View the rest of Dr. Coulter’s four-part series on disease management…
In the first three parts we’ve discussed the problems of finding all the potential candidates with disease management conditions among an employer’s beneficiaries, of getting coaching to a significant number of those identified candidates, and of demonstrating the financial impact of the program to justify the dollars being spent. While these are the three biggest barriers to having an effective program and getting meaningful results, there are lots of secondary issues which can prevent an employer from realizing the potential value of a disease management program:
- Clinical measures of improvement – we have noted the difficulty of calculating a valid return on investment and the delay of 18 months or so between the time that an employer starts paying for disease management services and when that employer can get a calculation of savings. It is critical, therefore, to look at intermediate measures, and there are excellent ways to demonstrate the clinical improvement of the participants. Diabetics, for example, should show improvement in their hemoglobin A1c levels as control of their blood sugar improves, should show better compliance with medications, and should have recommended testing for cholesterol, kidney function, and eye damage. Improvement in these measures will predictably and reliably result in lower claims costs and better health outcomes. Conversely, if there is no improvement in these measures, than any demonstrated “savings” will not be real. Yet many disease management vendors omit this information or deliver it in a way that does not allow meaningful validation of their services.
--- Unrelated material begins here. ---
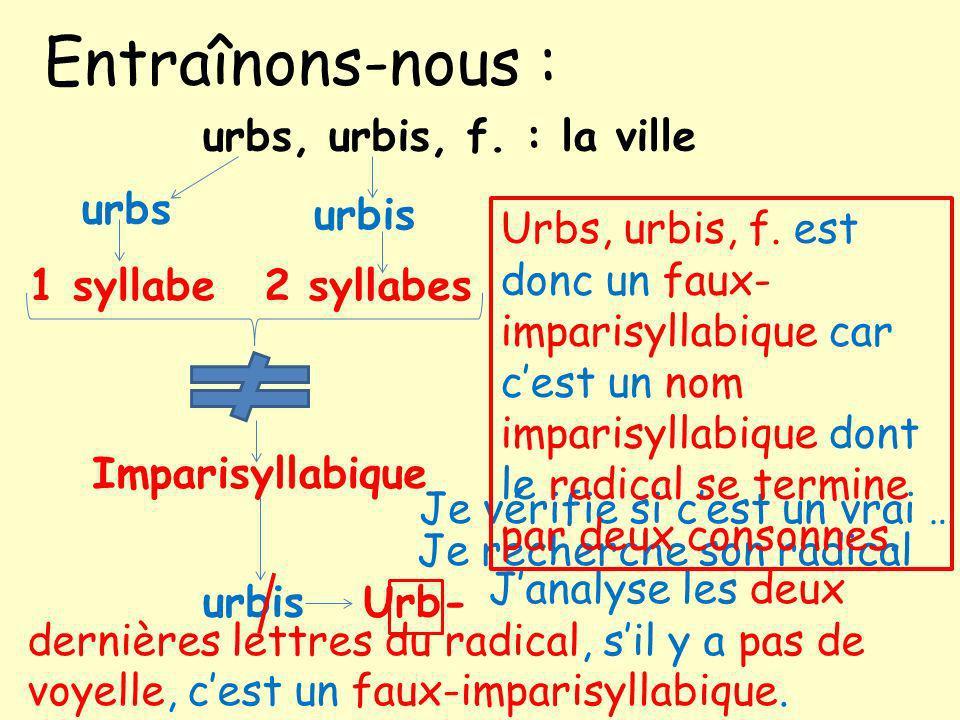 Entraînons-nous : urbs, urbis, f. : la ville urbs urbis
If you don’t see a clinical improvement, don’t believe a vendors claim that they are saving money.
- Failure to incorporate pharmacy data – disease management programs that rely only on medical claims information will not find most potential candidates and will overstate the savings generated by their programs. Physician claims are notoriously inaccurate, since providers fill out forms to get reimbursed, not to provide accurate information. Hospital claims are more valid, but they will identify only the sickest of the sick, leading to extreme regression to the mean and hugely inflated savings when it comes time to report return on investment. Pharmacy data is essential to identify beneficiaries with asthma and diabetes, and to find heart disease and other diagnoses at an early stage. Also, medication compliance is a critical element for controlling long-term costs, and if you are not tracking prescription utilization, there is no valid way to assess compliance. If your disease management program does not incorporate timely pharmacy data, you will not have an effective program, although the return on investment report will look great.
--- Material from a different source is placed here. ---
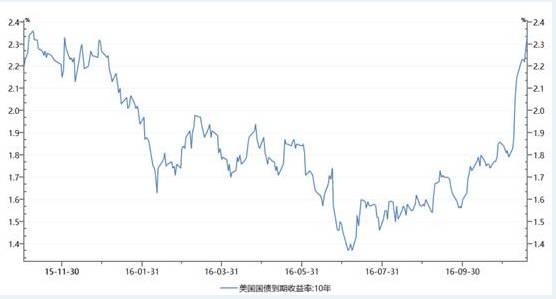 债市血留成河,全球利率债市场无一幸免;大规模抛盘在欧洲、亚洲同步上演,西班牙10年期国债利率一度涨9个基点至1.69%,为6月底以来最高;日本10年期国债收益率也升至0.035%上方,为9个月高位。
- Encouraging participation. This is a difficult issue, because responsibility for getting identified candidates to accept coaching is shared between the employer and the program. If employees are not familiar with the disease management program, they will be unwilling to participate, so employers must publicize the introduction of the program and assure employees that their medical information will not be available to the employer. But even with good communication, only 20-30% of participants offered disease management coaching will accept it, in the absence of incentives. Fortunately, sicker beneficiaries are more likely to accept coaching, and a sharp disease management program will make a second offer to a candidate who initially declined participation after that candidate has had a significant event like an ER visit or hospitalization. But providing an incentive for participation, most often a modest refund of payroll contributions or other financial reward, will increase participation and improve program effectiveness. Structuring such contributions to avoid HIPAA concerns and allow ease of administration can be challenging.
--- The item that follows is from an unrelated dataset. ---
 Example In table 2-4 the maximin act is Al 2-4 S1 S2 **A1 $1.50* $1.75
- Coordination with other health plan programs. Particularly when an employer contracts with a stand-alone disease management company, there can be conflicts between the disease management coaching and the health plan’s patient programs. Case management is the most significant example, where beneficiaries with catastrophic illness like organ transplantation, cancer, and extensive rehabilitation have an intensive relationship with a health plan nurse. It is clear that the nursing directives for such overwhelming illness must take precedence over routine coaching for diabetes or asthma, but often there is no connection between the clinical staffs at the two organizations to coordinate instruction and care. Patients may be left confused, frustrated, and unwilling to participate in either program. Similar conflicts can also arise with health plan activities including health advocacy, 24 hour nurse lines, and hospital preadmission and postadmission counseling. It is an important and challenging to assure that the clinical staff delivering disease management services coordinates with other health plan services.
With all these ways that a disease management program can go wrong, it may be tempting to simply forget the whole thing. That would be a mistake, given the potential for these programs to reduce medical claims, improve disability and productivity, and produce long-term health status improvement. Good programs are available and vendors can be help accountable for delivering real results. It is worth the effort.